■ JOB
Write out again the lines starting at the one containing "As we observe" and ending at the last line, multiplying every distance figure in the answers by 0.95. Round each result to a whole number, with halves rounded up.

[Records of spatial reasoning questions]

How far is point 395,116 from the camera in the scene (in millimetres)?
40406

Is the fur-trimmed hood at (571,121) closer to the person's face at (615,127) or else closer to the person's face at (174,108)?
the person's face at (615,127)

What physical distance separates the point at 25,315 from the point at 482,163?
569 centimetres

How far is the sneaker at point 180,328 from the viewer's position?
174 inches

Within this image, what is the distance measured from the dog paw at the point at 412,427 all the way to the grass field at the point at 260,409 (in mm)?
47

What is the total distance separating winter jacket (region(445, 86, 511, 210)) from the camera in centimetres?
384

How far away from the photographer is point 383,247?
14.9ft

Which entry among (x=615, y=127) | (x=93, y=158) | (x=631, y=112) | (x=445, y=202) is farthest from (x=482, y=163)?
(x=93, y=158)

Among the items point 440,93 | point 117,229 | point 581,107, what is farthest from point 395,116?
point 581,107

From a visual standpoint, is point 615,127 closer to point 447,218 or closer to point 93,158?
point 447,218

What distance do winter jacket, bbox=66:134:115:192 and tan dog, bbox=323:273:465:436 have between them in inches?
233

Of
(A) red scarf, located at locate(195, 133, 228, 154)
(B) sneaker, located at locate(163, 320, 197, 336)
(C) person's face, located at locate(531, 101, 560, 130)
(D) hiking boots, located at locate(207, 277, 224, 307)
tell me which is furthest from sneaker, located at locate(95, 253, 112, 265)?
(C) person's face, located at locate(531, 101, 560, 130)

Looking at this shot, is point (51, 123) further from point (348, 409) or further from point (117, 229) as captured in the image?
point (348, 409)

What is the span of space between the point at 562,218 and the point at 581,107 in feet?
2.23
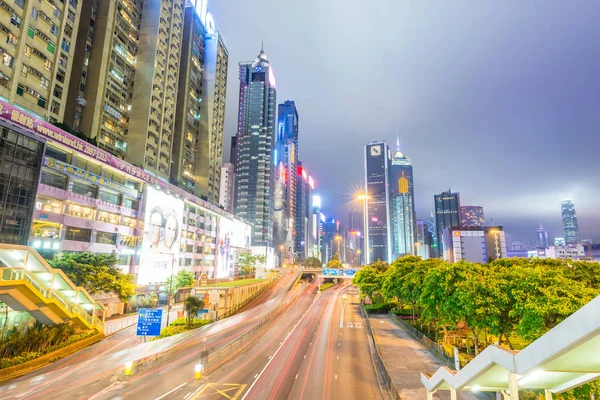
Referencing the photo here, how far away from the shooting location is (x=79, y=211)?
180 ft

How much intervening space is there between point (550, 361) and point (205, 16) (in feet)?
467

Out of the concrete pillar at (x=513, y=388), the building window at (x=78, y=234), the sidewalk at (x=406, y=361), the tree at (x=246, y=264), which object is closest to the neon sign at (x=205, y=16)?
the tree at (x=246, y=264)

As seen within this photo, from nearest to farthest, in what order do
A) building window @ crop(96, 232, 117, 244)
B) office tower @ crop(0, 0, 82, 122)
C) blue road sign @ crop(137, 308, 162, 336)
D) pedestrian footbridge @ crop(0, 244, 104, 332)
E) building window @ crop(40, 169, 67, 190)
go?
1. pedestrian footbridge @ crop(0, 244, 104, 332)
2. blue road sign @ crop(137, 308, 162, 336)
3. building window @ crop(40, 169, 67, 190)
4. office tower @ crop(0, 0, 82, 122)
5. building window @ crop(96, 232, 117, 244)

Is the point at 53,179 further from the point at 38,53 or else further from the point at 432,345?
the point at 432,345

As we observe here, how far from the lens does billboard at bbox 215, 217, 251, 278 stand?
108812mm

■ WRITTEN ANSWER
As we observe here, how far from the lens does billboard at bbox 215, 217, 251, 278 stand?
103371mm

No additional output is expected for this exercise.